- TASK INSTRUCTIONS:
Leave out the pictures and repeat the data exactly.

Image-linked spatial questions

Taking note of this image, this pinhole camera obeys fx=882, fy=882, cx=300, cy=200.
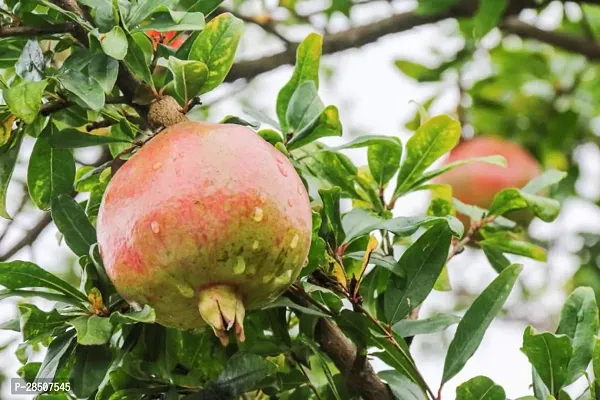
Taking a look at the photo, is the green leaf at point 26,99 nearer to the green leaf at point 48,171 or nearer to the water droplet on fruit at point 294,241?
the green leaf at point 48,171

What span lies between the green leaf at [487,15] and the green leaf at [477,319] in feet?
3.16

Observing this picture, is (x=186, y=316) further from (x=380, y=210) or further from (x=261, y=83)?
(x=261, y=83)

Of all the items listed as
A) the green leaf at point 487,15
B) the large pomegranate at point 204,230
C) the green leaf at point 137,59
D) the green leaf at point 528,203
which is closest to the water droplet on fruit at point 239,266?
the large pomegranate at point 204,230

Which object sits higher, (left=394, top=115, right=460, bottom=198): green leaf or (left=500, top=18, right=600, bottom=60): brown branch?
(left=394, top=115, right=460, bottom=198): green leaf

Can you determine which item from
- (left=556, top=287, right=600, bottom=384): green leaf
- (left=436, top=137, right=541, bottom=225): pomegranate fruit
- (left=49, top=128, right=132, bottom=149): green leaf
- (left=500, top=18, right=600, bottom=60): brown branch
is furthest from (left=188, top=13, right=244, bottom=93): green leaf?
(left=500, top=18, right=600, bottom=60): brown branch

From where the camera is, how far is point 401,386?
0.85m

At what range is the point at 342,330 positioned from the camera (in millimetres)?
855

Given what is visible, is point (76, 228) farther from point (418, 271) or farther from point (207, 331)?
point (418, 271)

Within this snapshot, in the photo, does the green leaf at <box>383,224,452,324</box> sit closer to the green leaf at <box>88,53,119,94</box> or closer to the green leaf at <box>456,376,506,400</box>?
the green leaf at <box>456,376,506,400</box>

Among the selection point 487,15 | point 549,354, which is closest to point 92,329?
point 549,354

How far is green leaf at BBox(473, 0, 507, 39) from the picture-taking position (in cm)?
168

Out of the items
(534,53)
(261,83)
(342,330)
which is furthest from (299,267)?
(261,83)

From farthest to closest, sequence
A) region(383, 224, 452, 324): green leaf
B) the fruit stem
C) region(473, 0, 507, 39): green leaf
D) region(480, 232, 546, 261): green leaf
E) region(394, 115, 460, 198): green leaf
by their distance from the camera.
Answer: region(473, 0, 507, 39): green leaf → region(480, 232, 546, 261): green leaf → region(394, 115, 460, 198): green leaf → region(383, 224, 452, 324): green leaf → the fruit stem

- THE RESPONSE:
Taking note of this image, this pinhole camera obeys fx=882, fy=882, cx=300, cy=200.
Taking a look at the photo, is the green leaf at point 26,99 nearer to the green leaf at point 48,171 or nearer to the water droplet on fruit at point 294,241?
the green leaf at point 48,171

What span lies between the green leaf at [487,15] and the green leaf at [477,319] in feet?
3.16

Observing this picture, is (x=186, y=316) further from (x=380, y=210) or further from (x=261, y=83)?
(x=261, y=83)

Of all the items listed as
A) the green leaf at point 487,15
B) the large pomegranate at point 204,230
C) the green leaf at point 137,59
D) the green leaf at point 528,203
which is closest to the water droplet on fruit at point 239,266?
the large pomegranate at point 204,230

Which object sits higher, (left=394, top=115, right=460, bottom=198): green leaf or (left=500, top=18, right=600, bottom=60): brown branch?
(left=394, top=115, right=460, bottom=198): green leaf

Can you determine which item from
- (left=556, top=287, right=600, bottom=384): green leaf
- (left=436, top=137, right=541, bottom=225): pomegranate fruit
- (left=49, top=128, right=132, bottom=149): green leaf
- (left=500, top=18, right=600, bottom=60): brown branch
is furthest from (left=188, top=13, right=244, bottom=93): green leaf?
(left=500, top=18, right=600, bottom=60): brown branch

From where the camera is, how far is point 401,386?
0.85m

At what range is the point at 342,330 positioned from the camera (in millimetres)?
855

Given what is visible, is point (76, 228) farther from point (418, 271) or farther from point (207, 331)?
point (418, 271)

Within this snapshot, in the photo, does the green leaf at <box>383,224,452,324</box> sit closer to the green leaf at <box>88,53,119,94</box> or closer to the green leaf at <box>456,376,506,400</box>?
the green leaf at <box>456,376,506,400</box>

Among the selection point 487,15 | point 549,354, which is closest to point 92,329?
point 549,354

How far is green leaf at BBox(473, 0, 507, 39) from the picture-taking position (in cm)?
168

Out of the items
(534,53)
(261,83)
(342,330)
which is furthest from (299,267)?
(261,83)

From farthest to closest, sequence
A) region(383, 224, 452, 324): green leaf
B) the fruit stem
C) region(473, 0, 507, 39): green leaf
D) region(480, 232, 546, 261): green leaf
E) region(394, 115, 460, 198): green leaf
by their distance from the camera.
Answer: region(473, 0, 507, 39): green leaf → region(480, 232, 546, 261): green leaf → region(394, 115, 460, 198): green leaf → region(383, 224, 452, 324): green leaf → the fruit stem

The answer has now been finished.